(What you are asked to do): Format every line of the records below as a single numbered list, skipping any blank lines.

(Dataset):
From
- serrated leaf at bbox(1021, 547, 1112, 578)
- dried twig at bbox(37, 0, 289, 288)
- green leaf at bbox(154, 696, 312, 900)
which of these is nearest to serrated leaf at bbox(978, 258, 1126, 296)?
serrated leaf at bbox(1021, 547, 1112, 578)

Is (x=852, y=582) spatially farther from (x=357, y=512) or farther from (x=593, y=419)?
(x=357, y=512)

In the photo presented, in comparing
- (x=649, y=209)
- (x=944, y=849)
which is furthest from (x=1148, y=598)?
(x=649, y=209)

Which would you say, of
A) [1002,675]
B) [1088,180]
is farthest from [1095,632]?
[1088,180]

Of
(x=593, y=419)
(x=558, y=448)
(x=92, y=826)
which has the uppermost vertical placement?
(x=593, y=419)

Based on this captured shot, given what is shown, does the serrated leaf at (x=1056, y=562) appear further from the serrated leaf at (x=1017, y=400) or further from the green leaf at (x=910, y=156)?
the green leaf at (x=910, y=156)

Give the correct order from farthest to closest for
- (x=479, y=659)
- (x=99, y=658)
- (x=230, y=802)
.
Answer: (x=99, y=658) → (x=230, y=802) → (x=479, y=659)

(Result):
1. From
2. - serrated leaf at bbox(1021, 547, 1112, 578)
3. - dried twig at bbox(37, 0, 289, 288)
4. - green leaf at bbox(154, 696, 312, 900)
5. which of these is nearest to serrated leaf at bbox(978, 258, 1126, 296)?
6. serrated leaf at bbox(1021, 547, 1112, 578)
7. Is (x=852, y=582) spatially farther from (x=357, y=512) or farther from (x=593, y=419)?
8. (x=357, y=512)
9. In the photo presented, in comparing
10. - (x=649, y=209)
11. - (x=944, y=849)
12. which is furthest from (x=1148, y=598)?
13. (x=649, y=209)
14. Which would you say, of
15. A) [1002,675]
16. B) [1088,180]
17. is farthest from [1095,632]?
18. [1088,180]
19. Of
20. (x=593, y=419)
21. (x=558, y=448)
22. (x=92, y=826)
23. which has the uppermost vertical placement?
24. (x=593, y=419)
25. Based on this captured shot, given what is shown, does the serrated leaf at (x=1056, y=562) appear further from the serrated leaf at (x=1017, y=400) or further from the green leaf at (x=910, y=156)?
26. the green leaf at (x=910, y=156)
27. Give the correct order from farthest to closest for
28. - (x=479, y=659)
29. - (x=99, y=658)
30. - (x=230, y=802)
31. .
32. Answer: (x=99, y=658) → (x=230, y=802) → (x=479, y=659)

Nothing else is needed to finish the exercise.